What to do:
Recast the records below as a two-column CSV headed input,output, with one row per record giving its text and its answer, each in a single quoted field with any line breaks replaced by spaces. Leave the pictures out.

Dataset:
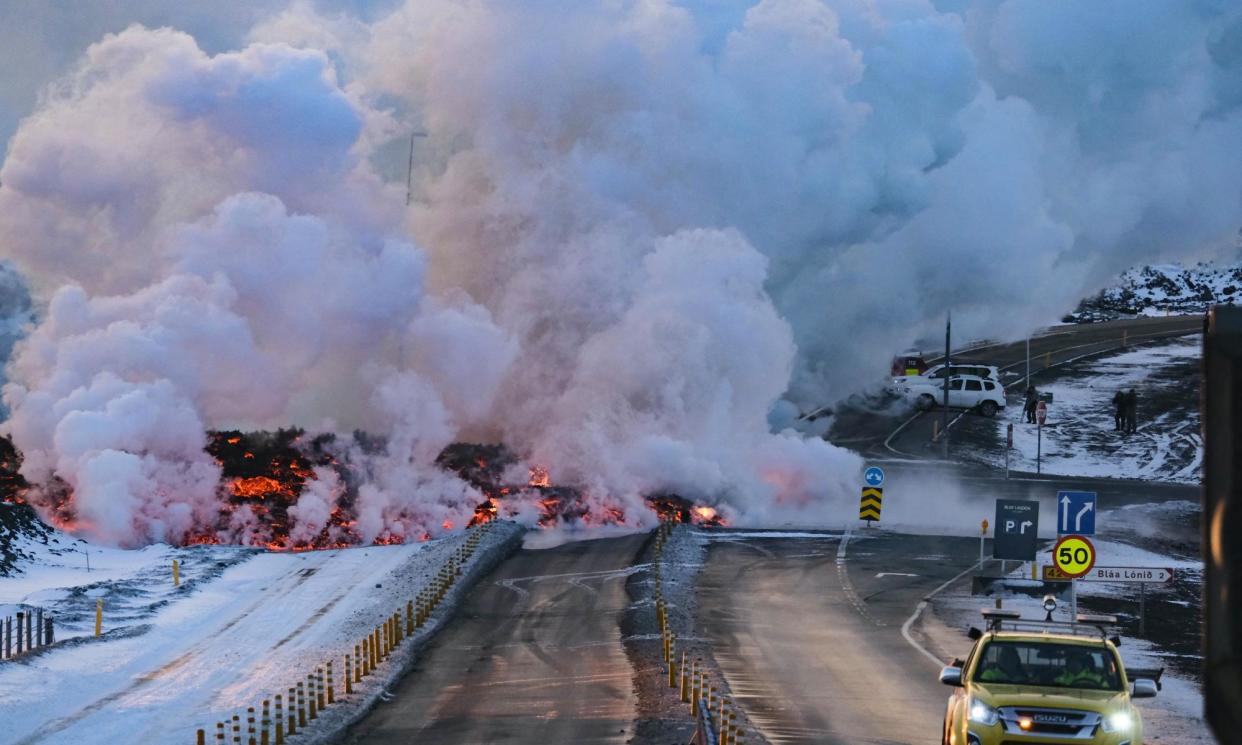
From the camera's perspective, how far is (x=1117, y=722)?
596 inches

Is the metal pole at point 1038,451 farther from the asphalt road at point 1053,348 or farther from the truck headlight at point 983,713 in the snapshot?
the truck headlight at point 983,713

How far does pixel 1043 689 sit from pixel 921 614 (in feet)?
63.7

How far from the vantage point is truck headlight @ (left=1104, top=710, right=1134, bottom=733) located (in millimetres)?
15086

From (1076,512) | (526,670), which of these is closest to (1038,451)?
(1076,512)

Exercise answer:
input,output
"From the camera's perspective, how far is (x=1117, y=722)?","596 inches"
"Is the metal pole at point 1038,451 farther from the asphalt road at point 1053,348 or farther from the truck headlight at point 983,713 in the snapshot?","the truck headlight at point 983,713"
"How far does pixel 1043 689 sit from pixel 921 614 (in feet)?","63.7"
"How far from the vantage point is truck headlight @ (left=1104, top=710, right=1134, bottom=733) located (in millimetres)?","15086"
"From (1076,512) | (526,670), which of these is closest to (1038,451)?","(1076,512)"